Three Weeks In
Thirteen American service members are dead. Oil is trading at $110 a barrel. Gas has jumped 30 cents a gallon in less than a month. The Strait of Hormuz — through which roughly 20 percent of the world's oil supply moves — is effectively closed. Iran's Health Ministry puts the civilian death toll above one thousand. And last Monday, the President of the United States declared the war "pretty well complete." We have seen this movie. We know how it ends. This is not a column about whether Iran posed a long-term threat. It posed a threat. Most serious people agree on that much. This is a column about how you go to war — who decides, what the law requires, what the truth actually is — and whether any of those things matter anymore. The answer the Trump administration has given us, through three weeks of bombs and boosterism, is: not really.

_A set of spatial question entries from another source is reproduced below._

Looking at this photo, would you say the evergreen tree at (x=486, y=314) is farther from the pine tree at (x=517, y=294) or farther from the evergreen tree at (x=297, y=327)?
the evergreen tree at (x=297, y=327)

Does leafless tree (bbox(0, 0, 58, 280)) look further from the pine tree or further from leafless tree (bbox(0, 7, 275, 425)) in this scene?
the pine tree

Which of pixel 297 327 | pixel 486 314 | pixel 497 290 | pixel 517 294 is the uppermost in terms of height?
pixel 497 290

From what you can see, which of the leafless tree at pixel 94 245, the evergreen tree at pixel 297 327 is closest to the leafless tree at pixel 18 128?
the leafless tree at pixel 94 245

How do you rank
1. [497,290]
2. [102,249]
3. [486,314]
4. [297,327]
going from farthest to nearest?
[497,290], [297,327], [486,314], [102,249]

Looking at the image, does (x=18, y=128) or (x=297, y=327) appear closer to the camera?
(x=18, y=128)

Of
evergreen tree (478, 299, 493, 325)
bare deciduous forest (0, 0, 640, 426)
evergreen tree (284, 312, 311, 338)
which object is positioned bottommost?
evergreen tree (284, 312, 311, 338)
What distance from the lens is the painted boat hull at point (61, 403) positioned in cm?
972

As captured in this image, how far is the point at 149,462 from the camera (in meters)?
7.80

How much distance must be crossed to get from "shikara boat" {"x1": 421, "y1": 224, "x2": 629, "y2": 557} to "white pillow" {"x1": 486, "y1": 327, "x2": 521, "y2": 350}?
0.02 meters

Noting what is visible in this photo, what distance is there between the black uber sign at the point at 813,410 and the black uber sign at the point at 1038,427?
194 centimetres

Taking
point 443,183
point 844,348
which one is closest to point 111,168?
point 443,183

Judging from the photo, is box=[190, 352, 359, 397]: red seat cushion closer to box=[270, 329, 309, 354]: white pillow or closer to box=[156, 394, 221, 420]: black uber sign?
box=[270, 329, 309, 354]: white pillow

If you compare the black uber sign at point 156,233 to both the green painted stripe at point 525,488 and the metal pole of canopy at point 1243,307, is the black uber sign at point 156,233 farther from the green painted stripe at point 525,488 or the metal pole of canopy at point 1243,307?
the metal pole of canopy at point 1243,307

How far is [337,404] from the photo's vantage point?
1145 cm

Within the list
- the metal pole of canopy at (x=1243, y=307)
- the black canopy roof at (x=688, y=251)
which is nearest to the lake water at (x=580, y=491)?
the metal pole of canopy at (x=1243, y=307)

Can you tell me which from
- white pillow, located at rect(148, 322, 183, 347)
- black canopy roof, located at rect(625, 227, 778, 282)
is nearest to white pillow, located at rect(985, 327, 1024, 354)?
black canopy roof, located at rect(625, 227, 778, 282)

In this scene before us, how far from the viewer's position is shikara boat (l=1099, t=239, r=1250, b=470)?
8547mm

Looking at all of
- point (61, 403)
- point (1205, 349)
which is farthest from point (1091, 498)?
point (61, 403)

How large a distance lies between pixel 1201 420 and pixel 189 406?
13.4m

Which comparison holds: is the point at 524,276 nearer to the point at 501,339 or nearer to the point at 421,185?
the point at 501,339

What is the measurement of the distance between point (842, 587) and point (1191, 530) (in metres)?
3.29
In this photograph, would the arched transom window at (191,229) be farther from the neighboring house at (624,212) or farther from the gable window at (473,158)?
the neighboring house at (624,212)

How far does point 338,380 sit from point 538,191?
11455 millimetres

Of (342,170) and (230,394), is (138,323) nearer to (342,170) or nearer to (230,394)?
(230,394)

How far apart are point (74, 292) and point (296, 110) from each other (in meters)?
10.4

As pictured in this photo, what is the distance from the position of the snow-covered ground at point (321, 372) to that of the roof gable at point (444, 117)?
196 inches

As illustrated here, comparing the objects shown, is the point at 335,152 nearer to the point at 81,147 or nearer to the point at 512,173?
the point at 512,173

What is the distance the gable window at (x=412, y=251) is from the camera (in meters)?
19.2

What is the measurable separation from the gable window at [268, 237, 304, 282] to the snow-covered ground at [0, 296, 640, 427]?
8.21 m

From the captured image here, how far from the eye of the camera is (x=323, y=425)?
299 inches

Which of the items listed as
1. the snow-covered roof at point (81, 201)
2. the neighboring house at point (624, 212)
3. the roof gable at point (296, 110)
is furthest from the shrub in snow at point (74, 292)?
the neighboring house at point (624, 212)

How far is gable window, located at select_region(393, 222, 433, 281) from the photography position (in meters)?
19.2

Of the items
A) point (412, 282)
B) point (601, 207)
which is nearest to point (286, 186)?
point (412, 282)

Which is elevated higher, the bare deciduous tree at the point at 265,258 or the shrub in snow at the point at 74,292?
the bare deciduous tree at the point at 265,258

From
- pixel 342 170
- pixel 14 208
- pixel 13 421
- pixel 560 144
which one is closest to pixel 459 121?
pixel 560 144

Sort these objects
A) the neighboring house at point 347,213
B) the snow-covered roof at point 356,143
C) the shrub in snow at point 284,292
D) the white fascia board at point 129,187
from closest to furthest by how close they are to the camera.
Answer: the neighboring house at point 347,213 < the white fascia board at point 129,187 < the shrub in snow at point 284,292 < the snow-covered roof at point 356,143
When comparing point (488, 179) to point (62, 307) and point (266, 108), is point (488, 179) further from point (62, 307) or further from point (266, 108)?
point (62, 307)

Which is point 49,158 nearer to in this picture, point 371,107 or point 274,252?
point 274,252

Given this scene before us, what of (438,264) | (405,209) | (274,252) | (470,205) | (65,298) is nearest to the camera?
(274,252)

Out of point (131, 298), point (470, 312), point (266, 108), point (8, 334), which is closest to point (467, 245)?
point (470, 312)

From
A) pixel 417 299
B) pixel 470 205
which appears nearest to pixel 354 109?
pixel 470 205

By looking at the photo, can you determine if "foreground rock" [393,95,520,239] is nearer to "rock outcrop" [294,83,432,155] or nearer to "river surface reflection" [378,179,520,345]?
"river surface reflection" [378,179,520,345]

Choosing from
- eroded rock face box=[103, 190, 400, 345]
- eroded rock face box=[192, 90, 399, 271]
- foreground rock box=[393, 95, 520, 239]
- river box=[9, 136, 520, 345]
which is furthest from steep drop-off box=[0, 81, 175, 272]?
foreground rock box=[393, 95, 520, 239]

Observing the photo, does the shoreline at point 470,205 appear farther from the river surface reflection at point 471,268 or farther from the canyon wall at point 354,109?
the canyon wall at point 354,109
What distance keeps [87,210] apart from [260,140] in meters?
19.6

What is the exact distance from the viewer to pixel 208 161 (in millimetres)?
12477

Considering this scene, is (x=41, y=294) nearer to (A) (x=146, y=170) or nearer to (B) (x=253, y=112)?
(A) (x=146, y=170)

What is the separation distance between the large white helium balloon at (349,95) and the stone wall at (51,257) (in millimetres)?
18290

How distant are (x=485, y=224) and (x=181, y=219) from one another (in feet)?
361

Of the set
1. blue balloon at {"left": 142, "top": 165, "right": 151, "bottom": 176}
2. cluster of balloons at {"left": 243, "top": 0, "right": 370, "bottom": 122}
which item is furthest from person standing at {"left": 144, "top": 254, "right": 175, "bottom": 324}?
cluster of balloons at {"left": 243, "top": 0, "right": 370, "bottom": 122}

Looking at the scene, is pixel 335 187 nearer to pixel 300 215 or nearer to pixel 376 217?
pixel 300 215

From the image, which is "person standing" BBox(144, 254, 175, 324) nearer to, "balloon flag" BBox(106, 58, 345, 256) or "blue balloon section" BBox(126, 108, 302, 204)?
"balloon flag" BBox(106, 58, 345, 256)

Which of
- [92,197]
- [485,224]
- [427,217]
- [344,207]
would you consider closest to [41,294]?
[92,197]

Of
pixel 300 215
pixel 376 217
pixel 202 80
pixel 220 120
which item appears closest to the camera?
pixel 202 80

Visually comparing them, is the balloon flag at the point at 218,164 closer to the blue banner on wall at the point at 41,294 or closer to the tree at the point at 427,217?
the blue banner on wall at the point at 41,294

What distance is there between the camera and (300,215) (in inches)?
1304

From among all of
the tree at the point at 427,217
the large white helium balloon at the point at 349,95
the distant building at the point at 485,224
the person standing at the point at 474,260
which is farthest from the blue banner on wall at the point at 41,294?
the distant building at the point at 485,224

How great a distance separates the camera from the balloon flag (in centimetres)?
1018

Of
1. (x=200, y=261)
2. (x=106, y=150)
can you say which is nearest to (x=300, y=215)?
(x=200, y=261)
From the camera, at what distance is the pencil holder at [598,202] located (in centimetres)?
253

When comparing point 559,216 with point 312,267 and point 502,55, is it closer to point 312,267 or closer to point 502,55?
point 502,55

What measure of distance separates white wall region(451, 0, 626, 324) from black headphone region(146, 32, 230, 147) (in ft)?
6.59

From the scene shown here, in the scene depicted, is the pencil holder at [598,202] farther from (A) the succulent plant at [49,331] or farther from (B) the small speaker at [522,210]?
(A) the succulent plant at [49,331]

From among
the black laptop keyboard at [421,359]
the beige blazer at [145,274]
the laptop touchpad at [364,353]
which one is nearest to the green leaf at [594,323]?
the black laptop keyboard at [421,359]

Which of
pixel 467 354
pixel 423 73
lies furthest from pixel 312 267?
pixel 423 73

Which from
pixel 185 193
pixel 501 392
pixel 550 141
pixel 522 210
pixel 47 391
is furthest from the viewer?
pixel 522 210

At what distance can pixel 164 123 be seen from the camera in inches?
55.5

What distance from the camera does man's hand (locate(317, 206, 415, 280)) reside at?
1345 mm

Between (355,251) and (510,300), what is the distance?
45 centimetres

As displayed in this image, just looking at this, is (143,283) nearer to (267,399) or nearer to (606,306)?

The Constitution Didn't Take a Day Off
Let's start with the basics. The Constitution gives Congress — not the president — the power to declare war. The War Powers Resolution, passed in 1973 after presidents spent decades fighting undeclared conflicts in Korea and Vietnam, requires the executive to notify Congress within 48 hours of committing forces and limits unauthorized military action to 60 days without congressional approval. Trump did not seek authorization. He did not consult Congress in any meaningful way. He struck Iran on February 28 and informed legislators afterward. Senate Democrats tried to reassert congressional authority through a War Powers Resolution. It failed 53-47, mostly along party lines. [1] That vote is being treated as proof that the war is legally settled. It isn't. A congressional failure to act is not the same as congressional authorization. Fifty-three senators declining to restrict the president is not the same as fifty-three senators voting to approve the war. The Constitution didn't get repealed by a procedural motion. Senator Chris Van Hollen took the Senate floor this week and called this "an illegal regime-change war of choice." [3] That's not hyperbole. It's a legal argument: no imminent threat was established, no authorization was sought, and the administration's own intelligence director, when pressed, essentially said that the definition of "imminent" is whatever the president says it is. That last part deserves to be repeated out loud. DNI Tulsi Gabbard, when asked by Senator Jon Ossoff whether the intelligence community had confirmed an imminent threat before the strikes, responded that "only the president can determine imminent threat." [1] Read that again. In the administration's view, the threshold that justifies going to war is not an intelligence assessment. It's presidential belief. Unfalsifiable, unreviewable, unchallengeable. If you're not troubled by that, you haven't thought it through.